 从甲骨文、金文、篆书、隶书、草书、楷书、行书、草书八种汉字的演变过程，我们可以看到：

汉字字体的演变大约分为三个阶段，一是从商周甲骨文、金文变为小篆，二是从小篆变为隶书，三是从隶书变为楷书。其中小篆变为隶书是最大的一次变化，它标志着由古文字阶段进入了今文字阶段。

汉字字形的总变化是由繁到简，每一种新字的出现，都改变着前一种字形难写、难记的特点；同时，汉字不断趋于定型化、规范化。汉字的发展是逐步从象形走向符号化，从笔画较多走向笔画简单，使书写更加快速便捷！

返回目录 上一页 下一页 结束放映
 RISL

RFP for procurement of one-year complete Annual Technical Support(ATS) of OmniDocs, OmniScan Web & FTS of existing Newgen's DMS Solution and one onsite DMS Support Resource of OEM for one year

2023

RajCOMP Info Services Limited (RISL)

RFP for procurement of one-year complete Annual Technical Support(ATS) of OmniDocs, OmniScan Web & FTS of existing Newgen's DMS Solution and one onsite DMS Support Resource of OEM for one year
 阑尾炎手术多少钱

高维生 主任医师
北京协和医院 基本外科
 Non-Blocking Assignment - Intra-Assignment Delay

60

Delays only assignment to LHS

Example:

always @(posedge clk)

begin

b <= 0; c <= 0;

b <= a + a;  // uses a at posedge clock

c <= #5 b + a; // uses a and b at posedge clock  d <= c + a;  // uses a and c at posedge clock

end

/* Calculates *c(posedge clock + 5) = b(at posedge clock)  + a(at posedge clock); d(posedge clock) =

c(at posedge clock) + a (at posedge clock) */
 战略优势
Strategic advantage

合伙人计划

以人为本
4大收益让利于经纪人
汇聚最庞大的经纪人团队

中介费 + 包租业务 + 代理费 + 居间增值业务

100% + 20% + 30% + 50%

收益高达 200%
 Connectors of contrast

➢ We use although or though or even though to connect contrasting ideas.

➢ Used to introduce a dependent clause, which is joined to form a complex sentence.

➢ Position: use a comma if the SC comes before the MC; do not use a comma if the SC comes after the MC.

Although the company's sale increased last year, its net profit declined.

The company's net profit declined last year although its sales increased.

************

### EXERCISE BRIEF
Please write out the entries above in full, exactly as they read.

### SOLUTION TO THIS TASK
 从甲骨文、金文、篆书、隶书、草书、楷书、行书、草书八种汉字的演变过程，我们可以看到：

汉字字体的演变大约分为三个阶段，一是从商周甲骨文、金文变为小篆，二是从小篆变为隶书，三是从隶书变为楷书。其中小篆变为隶书是最大的一次变化，它标志着由古文字阶段进入了今文字阶段。

汉字字形的总变化是由繁到简，每一种新字的出现，都改变着前一种字形难写、难记的特点；同时，汉字不断趋于定型化、规范化。汉字的发展是逐步从象形走向符号化，从笔画较多走向笔画简单，使书写更加快速便捷！

返回目录 上一页 下一页 结束放映
 RISL

RFP for procurement of one-year complete Annual Technical Support(ATS) of OmniDocs, OmniScan Web & FTS of existing Newgen's DMS Solution and one onsite DMS Support Resource of OEM for one year

2023

RajCOMP Info Services Limited (RISL)

RFP for procurement of one-year complete Annual Technical Support(ATS) of OmniDocs, OmniScan Web & FTS of existing Newgen's DMS Solution and one onsite DMS Support Resource of OEM for one year
 阑尾炎手术多少钱

高维生 主任医师
北京协和医院 基本外科
 Non-Blocking Assignment - Intra-Assignment Delay

60

Delays only assignment to LHS

Example:

always @(posedge clk)

begin

b <= 0; c <= 0;

b <= a + a;  // uses a at posedge clock

c <= #5 b + a; // uses a and b at posedge clock  d <= c + a;  // uses a and c at posedge clock

end

/* Calculates *c(posedge clock + 5) = b(at posedge clock)  + a(at posedge clock); d(posedge clock) =

c(at posedge clock) + a (at posedge clock) */
 战略优势
Strategic advantage

合伙人计划

以人为本
4大收益让利于经纪人
汇聚最庞大的经纪人团队

中介费 + 包租业务 + 代理费 + 居间增值业务

100% + 20% + 30% + 50%

收益高达 200%
 Connectors of contrast

➢ We use although or though or even though to connect contrasting ideas.

➢ Used to introduce a dependent clause, which is joined to form a complex sentence.

➢ Position: use a comma if the SC comes before the MC; do not use a comma if the SC comes after the MC.

Although the company's sale increased last year, its net profit declined.

The company's net profit declined last year although its sales increased.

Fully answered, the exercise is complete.